Maud looked at him with a faint quiver in her clear-cut nostrils. “That’s just it!” she answered promptly. “But there, Will, you’re a heathen! You’ll never understand! You have quite a congenital incapacity for appreciating and entering into the clerical situation. Isn’t that so, dear Arthur? You belong to another world—the theatrical world—where morals and religion are all topsy-turvy, anyhow! How could you suppose for a moment a clergyman’s wife could receive into her house, on such a night as this, an opera-singing woman with three aliases to her name, who’s just run away in a fit of pique from her lawful husband! Whether she’s right or wrong, she’s not a person one could associate with! To mix oneself up like that with a playhouse scandal! and the Dean coming to dine, whose influence for a canonry’s so important to us all! The dear, good Dean! Now Arthur, isn’t Will just too ridiculous for anything?”

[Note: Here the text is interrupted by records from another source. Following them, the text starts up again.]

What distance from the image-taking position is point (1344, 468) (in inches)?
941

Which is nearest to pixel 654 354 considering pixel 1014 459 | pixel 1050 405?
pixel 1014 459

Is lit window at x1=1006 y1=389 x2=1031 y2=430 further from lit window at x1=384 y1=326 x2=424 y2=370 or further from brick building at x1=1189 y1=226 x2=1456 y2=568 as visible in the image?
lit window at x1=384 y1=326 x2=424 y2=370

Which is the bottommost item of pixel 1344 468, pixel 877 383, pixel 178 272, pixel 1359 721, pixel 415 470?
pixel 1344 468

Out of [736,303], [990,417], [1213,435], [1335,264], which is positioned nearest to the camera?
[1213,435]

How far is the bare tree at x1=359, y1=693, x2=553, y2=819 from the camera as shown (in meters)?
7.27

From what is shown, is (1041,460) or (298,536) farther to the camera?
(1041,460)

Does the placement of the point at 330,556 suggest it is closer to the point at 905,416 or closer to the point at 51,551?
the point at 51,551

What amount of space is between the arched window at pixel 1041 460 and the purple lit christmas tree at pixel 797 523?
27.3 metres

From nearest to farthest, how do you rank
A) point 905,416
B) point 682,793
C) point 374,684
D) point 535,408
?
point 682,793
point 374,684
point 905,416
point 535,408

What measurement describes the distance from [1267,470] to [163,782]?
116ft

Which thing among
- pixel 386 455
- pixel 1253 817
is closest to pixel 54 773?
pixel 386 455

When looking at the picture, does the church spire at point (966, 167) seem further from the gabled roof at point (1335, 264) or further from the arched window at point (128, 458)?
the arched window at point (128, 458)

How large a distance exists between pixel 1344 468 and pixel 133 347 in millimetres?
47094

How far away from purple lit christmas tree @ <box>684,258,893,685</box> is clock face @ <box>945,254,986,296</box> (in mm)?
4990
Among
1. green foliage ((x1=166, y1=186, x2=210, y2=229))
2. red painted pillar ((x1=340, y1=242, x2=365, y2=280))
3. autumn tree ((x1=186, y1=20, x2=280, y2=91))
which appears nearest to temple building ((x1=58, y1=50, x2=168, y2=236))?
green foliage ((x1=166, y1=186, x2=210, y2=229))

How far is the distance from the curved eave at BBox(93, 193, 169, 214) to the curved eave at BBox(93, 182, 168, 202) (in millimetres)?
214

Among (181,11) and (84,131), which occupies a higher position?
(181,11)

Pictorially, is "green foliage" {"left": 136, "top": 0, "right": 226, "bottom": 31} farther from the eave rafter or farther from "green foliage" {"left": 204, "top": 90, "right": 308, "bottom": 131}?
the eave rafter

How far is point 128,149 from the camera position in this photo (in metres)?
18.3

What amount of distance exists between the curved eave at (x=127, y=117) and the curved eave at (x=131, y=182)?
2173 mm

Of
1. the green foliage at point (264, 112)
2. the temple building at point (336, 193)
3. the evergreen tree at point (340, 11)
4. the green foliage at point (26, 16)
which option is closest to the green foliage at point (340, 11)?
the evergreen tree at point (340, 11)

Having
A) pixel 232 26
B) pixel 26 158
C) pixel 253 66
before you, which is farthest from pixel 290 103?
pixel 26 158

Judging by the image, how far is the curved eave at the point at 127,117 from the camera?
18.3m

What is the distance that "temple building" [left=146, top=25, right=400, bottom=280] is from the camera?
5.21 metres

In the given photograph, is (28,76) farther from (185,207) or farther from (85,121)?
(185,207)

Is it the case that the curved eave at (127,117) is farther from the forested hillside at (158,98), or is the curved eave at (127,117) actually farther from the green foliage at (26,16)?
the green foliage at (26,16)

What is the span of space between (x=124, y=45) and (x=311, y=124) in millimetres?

“It certainly would seem extremely inconsistent,” Arthur Sartoris replied, fingering that clerical face dubiously; “extremely inconsistent.” But he added after a pause, with a professional afterthought, “Though, of course, Maud, if she’s leaving him on sufficient grounds—compelled to it, in fact, not through any fault of her own, but through the man’s misconduct—and if she thinks it would be wrong to put up with him any longer, yet feels anxious to avoid all appearance of evil, why, naturally, as Christians, we sympathise with her most deeply. But as to taking her into our house—now really, Will, you must see—I put it to you personally—would you do it yourself if you were in our position?”
Maud for her part, being a woman, was more frankly worldly. “And it’d get into the papers, too!” she cried. “Labby’d put it in the papers. . . . Just imagine it in Truth, Arthur!—‘I’m also told, on very good authority, that the erring soul, having drifted from her anchorage, went straight from her husband’s house to Mrs Arthur Sartoris’s. Now, Mrs Arthur Sartoris, it may be necessary to inform the innocent reader, is Mr Deverill’s sister; and Mr Deverill is the well-known author and composer of Cophetua’s Adventure,—in which capacity he must doubtless have enjoyed, for many months, abundant opportunities for making the best of the Signora’s society. Verbum sap.—but I would advise the Reverend Arthur to remember in future the Apostle’s injunctions on the duty of ruling his own house well, and having his children in subjection with all gravity.’ That’s just about what Labby would say of it!”
Will’s face burned bright red. If his own sister spoke thus, what things could he expect the outer world to say of his stainless Linnet. “You forget,” he said, a little angrily, “the Apostle advises, too, in the self-same passage, that a bishop should be given to hospitality; and that his wife should be grave; not a slanderer; sober and faithful in all things. I came to you to-night hoping you would extend that hospitality to an injured wife who desires to take refuge blamelessly from an unworthy husband. If you refuse her such aid, you are helping in so far to drive her into evil courses. I asked you as my sister; I’m sorry you’ve refused me.”